_Extracted material_:
********************
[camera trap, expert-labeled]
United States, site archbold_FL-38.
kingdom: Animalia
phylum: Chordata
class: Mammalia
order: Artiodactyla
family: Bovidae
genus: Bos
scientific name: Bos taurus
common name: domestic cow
********************
_What you have to do_:
With the entries above as the source, set down exactly the lines from the one holding "kingdom: Animalia" through the last line, both ends included.

_Solution to this exercise_:
kingdom: Animalia
phylum: Chordata
class: Mammalia
order: Artiodactyla
family: Bovidae
genus: Bos
scientific name: Bos taurus
common name: domestic cow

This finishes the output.